■ **Work to complete**:
Starting with the line containing "Based on the" and going on through the end of the rows, reproduce those lines with the requests included, but scale every coordinate in the answers by 2.35 and round each to a whole number, with halves rounded up.

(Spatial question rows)
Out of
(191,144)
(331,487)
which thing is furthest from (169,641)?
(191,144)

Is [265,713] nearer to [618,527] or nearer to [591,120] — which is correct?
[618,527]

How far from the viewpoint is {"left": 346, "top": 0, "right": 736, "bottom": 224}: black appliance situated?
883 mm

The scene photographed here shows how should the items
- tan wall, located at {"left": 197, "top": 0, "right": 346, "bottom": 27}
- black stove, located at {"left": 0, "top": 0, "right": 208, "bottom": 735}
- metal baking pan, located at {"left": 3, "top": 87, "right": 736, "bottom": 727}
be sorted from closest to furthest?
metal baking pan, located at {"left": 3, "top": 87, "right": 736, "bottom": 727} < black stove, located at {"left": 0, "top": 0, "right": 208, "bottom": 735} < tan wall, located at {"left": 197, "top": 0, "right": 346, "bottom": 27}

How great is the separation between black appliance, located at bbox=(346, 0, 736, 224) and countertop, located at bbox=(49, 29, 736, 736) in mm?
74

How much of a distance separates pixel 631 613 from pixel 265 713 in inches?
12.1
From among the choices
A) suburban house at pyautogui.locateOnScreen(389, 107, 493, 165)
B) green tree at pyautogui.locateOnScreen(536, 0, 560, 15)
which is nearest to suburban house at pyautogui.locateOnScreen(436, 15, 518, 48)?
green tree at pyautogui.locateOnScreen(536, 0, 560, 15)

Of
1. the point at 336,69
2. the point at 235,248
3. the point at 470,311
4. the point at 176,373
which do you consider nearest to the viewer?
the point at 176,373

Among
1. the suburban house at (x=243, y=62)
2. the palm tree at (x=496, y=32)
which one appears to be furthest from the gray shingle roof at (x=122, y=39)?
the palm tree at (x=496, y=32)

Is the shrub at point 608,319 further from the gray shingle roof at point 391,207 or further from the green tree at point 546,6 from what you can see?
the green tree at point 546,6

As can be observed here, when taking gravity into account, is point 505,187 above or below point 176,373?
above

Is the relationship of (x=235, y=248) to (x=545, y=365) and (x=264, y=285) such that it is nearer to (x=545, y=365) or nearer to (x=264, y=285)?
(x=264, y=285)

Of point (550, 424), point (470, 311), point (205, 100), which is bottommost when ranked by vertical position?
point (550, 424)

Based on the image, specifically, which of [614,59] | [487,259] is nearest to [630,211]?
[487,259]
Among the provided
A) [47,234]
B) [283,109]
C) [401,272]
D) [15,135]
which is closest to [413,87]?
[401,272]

■ **Full output**:
Based on the image, specifically, which of [614,59] | [487,259] is nearest to [630,211]?
[1144,609]
Among the provided
A) [47,234]
B) [283,109]
C) [401,272]
D) [15,135]
which is closest to [413,87]?
[942,639]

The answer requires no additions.